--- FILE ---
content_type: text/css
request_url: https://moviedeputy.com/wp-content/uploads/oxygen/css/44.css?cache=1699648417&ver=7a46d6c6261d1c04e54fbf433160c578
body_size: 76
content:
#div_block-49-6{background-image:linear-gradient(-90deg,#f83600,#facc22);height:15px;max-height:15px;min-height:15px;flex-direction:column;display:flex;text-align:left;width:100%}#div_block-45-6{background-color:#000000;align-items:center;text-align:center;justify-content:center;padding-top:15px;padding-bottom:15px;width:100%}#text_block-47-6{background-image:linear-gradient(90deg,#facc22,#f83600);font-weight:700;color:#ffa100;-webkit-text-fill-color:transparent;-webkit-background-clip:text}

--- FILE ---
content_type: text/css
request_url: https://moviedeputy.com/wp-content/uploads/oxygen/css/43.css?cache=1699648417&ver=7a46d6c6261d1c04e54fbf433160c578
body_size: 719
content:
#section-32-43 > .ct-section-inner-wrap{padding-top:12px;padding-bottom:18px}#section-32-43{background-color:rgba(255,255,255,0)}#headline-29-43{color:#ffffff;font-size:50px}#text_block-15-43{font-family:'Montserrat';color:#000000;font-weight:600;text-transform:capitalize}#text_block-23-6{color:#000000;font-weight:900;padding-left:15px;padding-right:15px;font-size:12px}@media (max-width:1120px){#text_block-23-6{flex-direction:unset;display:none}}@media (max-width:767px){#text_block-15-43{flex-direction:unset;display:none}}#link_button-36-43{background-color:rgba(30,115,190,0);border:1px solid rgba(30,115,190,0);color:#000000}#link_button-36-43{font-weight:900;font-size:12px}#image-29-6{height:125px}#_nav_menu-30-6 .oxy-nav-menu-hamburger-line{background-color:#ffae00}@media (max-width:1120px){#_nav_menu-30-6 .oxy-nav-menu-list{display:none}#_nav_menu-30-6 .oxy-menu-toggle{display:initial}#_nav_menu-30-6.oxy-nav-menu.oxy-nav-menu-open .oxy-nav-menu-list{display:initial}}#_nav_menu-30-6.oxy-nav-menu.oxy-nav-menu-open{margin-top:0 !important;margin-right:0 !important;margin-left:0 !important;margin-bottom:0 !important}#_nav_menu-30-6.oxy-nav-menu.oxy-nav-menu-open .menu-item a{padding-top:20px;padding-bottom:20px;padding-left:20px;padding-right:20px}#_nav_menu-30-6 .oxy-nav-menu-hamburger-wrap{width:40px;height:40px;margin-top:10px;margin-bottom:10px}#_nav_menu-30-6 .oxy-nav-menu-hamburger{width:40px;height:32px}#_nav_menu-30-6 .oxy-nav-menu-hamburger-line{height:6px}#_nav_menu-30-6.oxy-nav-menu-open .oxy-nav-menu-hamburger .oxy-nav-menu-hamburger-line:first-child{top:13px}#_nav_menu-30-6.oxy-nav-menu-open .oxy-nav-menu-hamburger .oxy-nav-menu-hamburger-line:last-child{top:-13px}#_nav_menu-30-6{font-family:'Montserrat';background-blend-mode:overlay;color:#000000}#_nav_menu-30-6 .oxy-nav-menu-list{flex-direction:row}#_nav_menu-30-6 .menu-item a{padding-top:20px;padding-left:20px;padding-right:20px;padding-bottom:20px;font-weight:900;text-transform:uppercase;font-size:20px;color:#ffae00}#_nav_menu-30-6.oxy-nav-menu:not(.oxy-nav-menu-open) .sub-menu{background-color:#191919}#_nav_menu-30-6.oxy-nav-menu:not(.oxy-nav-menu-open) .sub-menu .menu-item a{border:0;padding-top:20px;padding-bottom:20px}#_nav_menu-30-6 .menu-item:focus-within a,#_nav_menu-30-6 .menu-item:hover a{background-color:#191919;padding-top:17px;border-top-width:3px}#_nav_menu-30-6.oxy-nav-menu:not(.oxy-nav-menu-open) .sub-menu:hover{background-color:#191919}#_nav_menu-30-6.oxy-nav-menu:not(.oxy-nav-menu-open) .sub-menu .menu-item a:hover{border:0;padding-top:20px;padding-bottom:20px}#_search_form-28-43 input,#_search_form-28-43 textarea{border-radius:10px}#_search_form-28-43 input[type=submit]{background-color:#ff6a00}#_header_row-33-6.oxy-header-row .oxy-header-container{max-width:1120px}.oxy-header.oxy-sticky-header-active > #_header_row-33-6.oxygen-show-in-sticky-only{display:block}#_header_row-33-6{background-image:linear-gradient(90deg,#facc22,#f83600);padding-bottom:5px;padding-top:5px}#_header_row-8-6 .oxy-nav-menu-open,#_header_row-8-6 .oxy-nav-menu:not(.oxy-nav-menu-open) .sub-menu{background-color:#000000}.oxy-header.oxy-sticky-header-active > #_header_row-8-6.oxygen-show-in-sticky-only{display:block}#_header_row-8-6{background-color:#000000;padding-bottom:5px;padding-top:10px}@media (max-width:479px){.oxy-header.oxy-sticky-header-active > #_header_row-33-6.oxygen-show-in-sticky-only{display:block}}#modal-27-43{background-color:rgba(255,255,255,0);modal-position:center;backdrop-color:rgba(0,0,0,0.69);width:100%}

## Action item
In the records above, locate the lines holding the word "cache". Copy each of them.

## Task output
request_url: https://moviedeputy.com/wp-content/uploads/oxygen/css/44.css?cache=1699648417&ver=7a46d6c6261d1c04e54fbf433160c578
request_url: https://moviedeputy.com/wp-content/uploads/oxygen/css/43.css?cache=1699648417&ver=7a46d6c6261d1c04e54fbf433160c578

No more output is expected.